(Stored items)
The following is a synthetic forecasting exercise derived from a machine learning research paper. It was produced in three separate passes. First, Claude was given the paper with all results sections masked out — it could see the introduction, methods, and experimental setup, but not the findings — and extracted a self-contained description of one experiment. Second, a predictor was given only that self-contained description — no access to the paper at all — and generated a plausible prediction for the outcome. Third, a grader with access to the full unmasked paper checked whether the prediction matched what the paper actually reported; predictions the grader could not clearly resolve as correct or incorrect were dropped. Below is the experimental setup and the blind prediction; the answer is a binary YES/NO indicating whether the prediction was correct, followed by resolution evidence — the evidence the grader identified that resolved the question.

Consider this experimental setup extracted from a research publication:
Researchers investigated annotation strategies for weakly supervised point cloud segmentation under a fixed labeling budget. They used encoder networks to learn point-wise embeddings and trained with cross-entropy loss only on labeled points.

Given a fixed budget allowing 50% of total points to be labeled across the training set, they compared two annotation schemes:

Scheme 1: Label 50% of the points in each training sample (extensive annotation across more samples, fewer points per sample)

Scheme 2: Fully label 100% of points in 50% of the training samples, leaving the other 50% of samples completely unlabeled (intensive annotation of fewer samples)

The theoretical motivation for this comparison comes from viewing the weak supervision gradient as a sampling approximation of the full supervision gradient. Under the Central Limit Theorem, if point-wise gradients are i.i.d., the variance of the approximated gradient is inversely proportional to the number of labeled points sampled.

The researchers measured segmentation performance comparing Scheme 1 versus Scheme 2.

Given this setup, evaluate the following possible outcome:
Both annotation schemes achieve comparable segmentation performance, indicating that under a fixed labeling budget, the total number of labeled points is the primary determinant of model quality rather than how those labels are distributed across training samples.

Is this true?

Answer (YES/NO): NO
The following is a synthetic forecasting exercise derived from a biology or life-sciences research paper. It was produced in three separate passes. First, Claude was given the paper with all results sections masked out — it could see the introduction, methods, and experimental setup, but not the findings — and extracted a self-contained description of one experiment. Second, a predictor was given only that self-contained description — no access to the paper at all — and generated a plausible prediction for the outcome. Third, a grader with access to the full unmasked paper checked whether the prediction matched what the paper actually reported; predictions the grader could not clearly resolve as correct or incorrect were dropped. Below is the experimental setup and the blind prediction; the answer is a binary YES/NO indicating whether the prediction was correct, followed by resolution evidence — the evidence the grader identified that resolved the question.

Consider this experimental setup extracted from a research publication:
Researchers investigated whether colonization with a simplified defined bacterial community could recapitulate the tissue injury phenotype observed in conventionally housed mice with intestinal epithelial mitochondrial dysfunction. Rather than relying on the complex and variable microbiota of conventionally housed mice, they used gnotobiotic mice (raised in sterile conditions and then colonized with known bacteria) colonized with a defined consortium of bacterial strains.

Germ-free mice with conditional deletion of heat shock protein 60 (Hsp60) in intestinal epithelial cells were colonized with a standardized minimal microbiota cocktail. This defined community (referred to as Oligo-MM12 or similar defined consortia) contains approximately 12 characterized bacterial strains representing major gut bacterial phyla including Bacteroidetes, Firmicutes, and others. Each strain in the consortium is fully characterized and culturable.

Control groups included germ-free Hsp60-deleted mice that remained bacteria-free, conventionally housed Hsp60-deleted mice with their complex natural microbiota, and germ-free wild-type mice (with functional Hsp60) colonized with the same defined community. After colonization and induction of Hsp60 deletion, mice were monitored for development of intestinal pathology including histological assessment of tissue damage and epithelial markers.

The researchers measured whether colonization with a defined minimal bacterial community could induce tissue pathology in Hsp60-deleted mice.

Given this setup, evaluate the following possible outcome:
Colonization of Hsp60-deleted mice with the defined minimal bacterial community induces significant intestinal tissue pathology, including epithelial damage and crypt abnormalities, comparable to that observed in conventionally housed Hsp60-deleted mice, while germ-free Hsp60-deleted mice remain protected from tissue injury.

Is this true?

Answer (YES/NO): YES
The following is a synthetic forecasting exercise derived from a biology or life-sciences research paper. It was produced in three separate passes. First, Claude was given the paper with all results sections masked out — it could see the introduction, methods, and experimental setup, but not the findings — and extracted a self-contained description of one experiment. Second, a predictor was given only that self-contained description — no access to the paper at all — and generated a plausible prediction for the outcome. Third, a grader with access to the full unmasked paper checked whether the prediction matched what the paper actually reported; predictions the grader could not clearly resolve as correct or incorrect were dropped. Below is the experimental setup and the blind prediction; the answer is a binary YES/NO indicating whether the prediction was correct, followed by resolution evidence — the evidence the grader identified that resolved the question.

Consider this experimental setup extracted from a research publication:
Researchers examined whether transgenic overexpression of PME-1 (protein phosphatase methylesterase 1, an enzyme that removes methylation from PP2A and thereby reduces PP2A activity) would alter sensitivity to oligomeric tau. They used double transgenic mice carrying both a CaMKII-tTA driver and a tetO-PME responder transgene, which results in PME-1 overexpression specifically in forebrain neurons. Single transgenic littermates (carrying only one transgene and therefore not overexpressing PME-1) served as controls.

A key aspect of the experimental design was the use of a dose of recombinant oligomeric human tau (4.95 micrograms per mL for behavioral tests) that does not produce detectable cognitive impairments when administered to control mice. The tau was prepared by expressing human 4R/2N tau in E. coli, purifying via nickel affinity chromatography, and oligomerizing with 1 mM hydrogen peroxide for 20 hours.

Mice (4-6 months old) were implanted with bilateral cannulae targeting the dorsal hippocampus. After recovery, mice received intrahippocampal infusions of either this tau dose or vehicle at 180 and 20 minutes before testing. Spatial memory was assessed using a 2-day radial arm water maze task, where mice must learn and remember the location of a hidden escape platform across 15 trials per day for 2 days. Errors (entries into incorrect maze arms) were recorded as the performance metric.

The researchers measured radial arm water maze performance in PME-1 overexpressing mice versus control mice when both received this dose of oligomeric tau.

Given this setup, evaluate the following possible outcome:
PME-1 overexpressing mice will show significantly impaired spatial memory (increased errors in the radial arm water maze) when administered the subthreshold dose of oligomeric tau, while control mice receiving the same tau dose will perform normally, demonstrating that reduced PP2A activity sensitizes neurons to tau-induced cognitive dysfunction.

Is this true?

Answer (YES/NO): YES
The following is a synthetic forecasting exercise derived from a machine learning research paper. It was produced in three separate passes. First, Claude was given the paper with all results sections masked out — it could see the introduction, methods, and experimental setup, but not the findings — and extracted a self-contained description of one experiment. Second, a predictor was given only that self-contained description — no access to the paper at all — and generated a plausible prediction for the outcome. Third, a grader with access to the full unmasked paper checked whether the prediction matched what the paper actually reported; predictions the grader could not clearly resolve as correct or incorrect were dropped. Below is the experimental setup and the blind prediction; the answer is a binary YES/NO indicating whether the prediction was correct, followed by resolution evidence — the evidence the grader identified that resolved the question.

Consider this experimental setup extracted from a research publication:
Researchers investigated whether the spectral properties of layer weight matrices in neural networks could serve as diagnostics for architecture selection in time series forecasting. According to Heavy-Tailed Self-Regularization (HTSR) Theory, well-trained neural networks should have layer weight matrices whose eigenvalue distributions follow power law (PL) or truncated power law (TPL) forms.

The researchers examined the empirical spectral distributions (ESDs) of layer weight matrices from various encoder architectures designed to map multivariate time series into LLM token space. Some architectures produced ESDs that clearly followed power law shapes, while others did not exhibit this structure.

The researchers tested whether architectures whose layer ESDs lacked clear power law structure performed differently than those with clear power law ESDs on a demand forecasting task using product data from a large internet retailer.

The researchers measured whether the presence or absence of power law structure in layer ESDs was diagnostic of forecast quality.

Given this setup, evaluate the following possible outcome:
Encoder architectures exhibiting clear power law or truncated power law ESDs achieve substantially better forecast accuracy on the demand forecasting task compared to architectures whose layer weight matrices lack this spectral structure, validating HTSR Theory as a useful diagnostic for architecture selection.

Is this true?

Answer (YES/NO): YES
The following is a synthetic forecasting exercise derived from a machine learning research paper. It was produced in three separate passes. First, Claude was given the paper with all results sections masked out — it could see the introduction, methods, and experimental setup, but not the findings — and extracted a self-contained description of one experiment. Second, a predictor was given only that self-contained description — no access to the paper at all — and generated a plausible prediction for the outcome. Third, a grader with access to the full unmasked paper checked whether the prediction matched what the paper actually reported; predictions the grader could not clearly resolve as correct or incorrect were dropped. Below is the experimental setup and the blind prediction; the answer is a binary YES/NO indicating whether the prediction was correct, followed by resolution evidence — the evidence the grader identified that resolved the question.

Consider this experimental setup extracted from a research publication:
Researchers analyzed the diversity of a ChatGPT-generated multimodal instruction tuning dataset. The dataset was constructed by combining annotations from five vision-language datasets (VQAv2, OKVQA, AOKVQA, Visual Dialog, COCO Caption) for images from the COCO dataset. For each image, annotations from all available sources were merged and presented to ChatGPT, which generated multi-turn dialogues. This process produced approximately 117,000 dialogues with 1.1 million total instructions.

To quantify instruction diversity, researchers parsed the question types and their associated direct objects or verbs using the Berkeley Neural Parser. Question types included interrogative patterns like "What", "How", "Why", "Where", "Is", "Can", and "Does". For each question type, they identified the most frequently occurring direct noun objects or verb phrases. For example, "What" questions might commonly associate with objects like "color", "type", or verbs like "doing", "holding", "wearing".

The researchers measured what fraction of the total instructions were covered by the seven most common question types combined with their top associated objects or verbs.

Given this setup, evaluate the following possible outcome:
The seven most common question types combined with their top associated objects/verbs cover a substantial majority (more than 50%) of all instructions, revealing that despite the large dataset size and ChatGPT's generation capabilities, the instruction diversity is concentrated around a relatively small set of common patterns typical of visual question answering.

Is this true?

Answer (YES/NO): NO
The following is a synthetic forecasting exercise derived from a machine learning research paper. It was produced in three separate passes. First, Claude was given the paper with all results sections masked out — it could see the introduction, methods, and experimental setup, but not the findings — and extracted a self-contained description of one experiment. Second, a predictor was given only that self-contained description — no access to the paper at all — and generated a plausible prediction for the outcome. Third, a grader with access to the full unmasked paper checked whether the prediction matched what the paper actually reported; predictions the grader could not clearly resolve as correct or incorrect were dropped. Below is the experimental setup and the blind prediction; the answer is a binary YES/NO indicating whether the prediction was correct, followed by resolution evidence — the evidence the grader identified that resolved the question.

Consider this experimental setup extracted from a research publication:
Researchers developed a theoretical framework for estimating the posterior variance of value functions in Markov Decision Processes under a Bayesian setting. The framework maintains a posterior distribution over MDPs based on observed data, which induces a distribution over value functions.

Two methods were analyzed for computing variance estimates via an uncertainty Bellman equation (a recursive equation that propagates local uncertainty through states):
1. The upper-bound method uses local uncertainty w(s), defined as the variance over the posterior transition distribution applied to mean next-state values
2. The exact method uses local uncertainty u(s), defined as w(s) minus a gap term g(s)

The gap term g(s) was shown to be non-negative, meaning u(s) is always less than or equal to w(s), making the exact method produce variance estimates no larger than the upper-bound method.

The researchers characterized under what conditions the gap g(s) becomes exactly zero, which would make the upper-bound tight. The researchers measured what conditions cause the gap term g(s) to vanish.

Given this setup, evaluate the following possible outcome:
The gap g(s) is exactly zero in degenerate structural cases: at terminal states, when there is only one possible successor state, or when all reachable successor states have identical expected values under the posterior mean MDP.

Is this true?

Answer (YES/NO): NO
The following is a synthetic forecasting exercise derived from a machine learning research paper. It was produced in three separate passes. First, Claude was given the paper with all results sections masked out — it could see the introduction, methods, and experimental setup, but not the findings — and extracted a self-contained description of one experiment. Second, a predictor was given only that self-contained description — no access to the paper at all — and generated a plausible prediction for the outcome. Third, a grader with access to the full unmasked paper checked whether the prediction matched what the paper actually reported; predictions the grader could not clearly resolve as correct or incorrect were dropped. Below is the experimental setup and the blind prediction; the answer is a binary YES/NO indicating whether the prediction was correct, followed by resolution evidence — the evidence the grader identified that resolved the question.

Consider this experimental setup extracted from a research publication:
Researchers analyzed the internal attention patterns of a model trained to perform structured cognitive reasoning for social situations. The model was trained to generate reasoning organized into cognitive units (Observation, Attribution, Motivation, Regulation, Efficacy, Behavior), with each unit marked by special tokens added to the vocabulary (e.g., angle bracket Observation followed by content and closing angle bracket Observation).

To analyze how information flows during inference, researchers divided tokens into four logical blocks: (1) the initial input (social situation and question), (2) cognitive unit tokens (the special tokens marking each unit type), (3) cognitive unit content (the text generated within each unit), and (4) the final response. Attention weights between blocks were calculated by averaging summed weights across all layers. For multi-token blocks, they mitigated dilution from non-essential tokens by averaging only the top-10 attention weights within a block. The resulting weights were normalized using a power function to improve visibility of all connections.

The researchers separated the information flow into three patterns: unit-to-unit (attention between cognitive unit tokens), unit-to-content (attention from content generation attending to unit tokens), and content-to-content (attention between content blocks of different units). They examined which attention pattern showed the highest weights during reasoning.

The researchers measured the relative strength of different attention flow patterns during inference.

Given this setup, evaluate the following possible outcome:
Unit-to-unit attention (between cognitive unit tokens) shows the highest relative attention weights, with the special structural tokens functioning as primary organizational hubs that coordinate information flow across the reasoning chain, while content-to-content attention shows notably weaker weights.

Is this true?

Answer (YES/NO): YES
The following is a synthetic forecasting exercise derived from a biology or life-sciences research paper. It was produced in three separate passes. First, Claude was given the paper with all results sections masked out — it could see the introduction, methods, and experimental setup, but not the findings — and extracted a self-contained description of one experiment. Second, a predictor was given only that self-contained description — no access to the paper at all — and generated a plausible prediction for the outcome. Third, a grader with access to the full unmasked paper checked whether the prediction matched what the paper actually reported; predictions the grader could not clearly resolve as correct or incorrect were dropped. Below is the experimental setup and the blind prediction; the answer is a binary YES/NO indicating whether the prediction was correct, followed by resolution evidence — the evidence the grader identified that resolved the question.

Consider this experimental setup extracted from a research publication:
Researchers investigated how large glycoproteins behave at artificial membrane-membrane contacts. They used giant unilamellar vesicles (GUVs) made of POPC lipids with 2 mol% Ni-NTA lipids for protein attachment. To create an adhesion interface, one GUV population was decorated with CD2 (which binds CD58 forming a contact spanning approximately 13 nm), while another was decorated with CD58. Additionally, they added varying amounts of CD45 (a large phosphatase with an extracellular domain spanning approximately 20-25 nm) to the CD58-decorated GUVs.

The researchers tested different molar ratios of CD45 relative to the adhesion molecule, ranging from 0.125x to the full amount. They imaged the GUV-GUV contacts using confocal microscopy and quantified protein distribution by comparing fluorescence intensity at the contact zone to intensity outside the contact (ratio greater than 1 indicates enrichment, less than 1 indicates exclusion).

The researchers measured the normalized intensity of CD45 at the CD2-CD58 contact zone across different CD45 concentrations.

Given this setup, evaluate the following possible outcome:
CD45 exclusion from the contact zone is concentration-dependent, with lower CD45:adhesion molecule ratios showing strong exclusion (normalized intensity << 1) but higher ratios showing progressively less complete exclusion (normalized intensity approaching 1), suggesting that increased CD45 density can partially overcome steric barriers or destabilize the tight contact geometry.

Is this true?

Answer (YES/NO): YES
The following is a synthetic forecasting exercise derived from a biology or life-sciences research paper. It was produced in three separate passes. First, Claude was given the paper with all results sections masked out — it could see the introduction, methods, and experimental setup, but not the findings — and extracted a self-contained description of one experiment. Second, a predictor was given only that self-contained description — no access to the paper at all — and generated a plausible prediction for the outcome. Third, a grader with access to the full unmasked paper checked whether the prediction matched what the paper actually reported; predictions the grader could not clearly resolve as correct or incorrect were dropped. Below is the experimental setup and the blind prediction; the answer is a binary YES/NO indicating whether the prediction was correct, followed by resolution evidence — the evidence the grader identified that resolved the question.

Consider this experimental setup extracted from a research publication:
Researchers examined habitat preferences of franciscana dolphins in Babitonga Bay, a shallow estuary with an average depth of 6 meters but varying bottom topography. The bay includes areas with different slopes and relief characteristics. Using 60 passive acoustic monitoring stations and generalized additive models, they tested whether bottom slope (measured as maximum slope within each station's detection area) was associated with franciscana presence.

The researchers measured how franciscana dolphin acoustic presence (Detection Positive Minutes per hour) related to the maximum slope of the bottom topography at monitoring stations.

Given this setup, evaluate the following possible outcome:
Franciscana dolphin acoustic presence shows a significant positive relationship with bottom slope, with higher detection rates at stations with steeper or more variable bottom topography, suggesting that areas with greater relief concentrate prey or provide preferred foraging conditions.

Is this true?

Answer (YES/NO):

*Exercise directions*. Exactly the lines running from the top of the records to the line that contains "Scheme 2: Fully", inclusive, must be set down, and nothing more.

*Reply to the task*.
The following is a synthetic forecasting exercise derived from a machine learning research paper. It was produced in three separate passes. First, Claude was given the paper with all results sections masked out — it could see the introduction, methods, and experimental setup, but not the findings — and extracted a self-contained description of one experiment. Second, a predictor was given only that self-contained description — no access to the paper at all — and generated a plausible prediction for the outcome. Third, a grader with access to the full unmasked paper checked whether the prediction matched what the paper actually reported; predictions the grader could not clearly resolve as correct or incorrect were dropped. Below is the experimental setup and the blind prediction; the answer is a binary YES/NO indicating whether the prediction was correct, followed by resolution evidence — the evidence the grader identified that resolved the question.

Consider this experimental setup extracted from a research publication:
Researchers investigated annotation strategies for weakly supervised point cloud segmentation under a fixed labeling budget. They used encoder networks to learn point-wise embeddings and trained with cross-entropy loss only on labeled points.

Given a fixed budget allowing 50% of total points to be labeled across the training set, they compared two annotation schemes:

Scheme 1: Label 50% of the points in each training sample (extensive annotation across more samples, fewer points per sample)

Scheme 2: Fully label 100% of points in 50% of the training samples, leaving the other 50% of samples completely unlabeled (intensive annotation of fewer samples)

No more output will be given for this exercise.